◆ EXERCISE: Arrange the part that opens with the line containing "Among the given options" and closes with the line containing "1177 millimetres" as a Markdown table with the columns Row and Line. Number each line in order, leave out blank lines, and include nothing from the other items.

↓

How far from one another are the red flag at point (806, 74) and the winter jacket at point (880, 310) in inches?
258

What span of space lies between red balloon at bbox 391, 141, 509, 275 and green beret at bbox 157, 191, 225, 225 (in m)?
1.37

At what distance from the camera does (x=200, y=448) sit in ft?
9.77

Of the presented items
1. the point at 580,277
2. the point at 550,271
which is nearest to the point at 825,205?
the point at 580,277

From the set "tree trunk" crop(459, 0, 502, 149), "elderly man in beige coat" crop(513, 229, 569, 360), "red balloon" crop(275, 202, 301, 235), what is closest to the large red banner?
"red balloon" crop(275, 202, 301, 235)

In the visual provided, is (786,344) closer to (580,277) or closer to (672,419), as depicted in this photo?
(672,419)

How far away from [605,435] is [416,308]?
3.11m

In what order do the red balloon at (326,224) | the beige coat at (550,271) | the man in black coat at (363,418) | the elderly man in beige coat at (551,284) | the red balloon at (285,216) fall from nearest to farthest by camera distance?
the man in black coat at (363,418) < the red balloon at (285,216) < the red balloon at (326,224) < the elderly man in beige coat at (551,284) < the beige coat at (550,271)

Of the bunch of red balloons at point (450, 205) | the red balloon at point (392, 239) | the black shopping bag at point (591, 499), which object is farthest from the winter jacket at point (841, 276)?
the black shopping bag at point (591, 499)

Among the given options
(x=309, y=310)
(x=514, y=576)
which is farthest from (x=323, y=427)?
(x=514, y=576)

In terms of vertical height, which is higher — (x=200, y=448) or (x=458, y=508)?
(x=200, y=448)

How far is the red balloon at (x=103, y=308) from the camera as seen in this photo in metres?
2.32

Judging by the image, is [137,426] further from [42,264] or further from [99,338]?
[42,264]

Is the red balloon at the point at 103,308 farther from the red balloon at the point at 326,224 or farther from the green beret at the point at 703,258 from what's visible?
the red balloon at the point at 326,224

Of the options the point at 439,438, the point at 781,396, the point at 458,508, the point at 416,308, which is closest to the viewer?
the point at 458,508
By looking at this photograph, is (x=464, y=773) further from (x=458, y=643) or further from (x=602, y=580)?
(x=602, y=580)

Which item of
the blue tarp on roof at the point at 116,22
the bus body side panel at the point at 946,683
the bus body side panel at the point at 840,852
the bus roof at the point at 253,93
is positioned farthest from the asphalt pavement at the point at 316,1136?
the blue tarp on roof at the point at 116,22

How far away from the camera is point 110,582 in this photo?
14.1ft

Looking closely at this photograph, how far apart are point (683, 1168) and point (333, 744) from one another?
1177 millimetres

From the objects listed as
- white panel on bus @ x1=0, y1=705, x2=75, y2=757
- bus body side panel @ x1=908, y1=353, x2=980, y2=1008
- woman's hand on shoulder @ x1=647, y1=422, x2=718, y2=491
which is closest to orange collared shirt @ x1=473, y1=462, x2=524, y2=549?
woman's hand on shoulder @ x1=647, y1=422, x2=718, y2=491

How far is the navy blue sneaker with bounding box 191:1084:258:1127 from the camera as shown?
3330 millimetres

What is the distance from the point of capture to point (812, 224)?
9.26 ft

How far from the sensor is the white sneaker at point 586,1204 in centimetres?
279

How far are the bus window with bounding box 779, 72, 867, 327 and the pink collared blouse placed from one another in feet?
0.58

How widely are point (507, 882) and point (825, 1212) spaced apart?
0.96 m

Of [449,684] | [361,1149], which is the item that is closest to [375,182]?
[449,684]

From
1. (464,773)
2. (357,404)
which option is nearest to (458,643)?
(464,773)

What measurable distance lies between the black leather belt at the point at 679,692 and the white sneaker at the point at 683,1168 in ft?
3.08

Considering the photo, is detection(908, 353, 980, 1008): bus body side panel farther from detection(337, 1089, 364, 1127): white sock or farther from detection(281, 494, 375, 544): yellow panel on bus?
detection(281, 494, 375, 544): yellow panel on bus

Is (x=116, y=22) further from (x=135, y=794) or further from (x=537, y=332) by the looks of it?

↑

◆ TASK RESPONSE:
| Row | Line |
|---|---|
| 1 | Among the given options |
| 2 | (x=309, y=310) |
| 3 | (x=514, y=576) |
| 4 | which is farthest from (x=323, y=427)? |
| 5 | (x=514, y=576) |
| 6 | In terms of vertical height, which is higher — (x=200, y=448) or (x=458, y=508)? |
| 7 | (x=200, y=448) |
| 8 | How far is the red balloon at (x=103, y=308) from the camera as seen in this photo in metres? |
| 9 | 2.32 |
| 10 | Judging by the image, is [137,426] further from [42,264] or further from [99,338]? |
| 11 | [42,264] |
| 12 | Is the red balloon at the point at 103,308 farther from the red balloon at the point at 326,224 or farther from the green beret at the point at 703,258 from what's visible? |
| 13 | the red balloon at the point at 326,224 |
| 14 | Of the options the point at 439,438, the point at 781,396, the point at 458,508, the point at 416,308, which is closest to the viewer? |
| 15 | the point at 458,508 |
| 16 | By looking at this photograph, is (x=464, y=773) further from (x=458, y=643) or further from (x=602, y=580)? |
| 17 | (x=602, y=580) |
| 18 | Which item of |
| 19 | the blue tarp on roof at the point at 116,22 |
| 20 | the bus body side panel at the point at 946,683 |
| 21 | the bus body side panel at the point at 840,852 |
| 22 | the bus roof at the point at 253,93 |
| 23 | is positioned farthest from the asphalt pavement at the point at 316,1136? |
| 24 | the blue tarp on roof at the point at 116,22 |
| 25 | How far away from the camera is point 110,582 in this photo? |
| 26 | 14.1ft |
| 27 | Looking closely at this photograph, how far apart are point (683, 1168) and point (333, 744) from one another? |
| 28 | 1177 millimetres |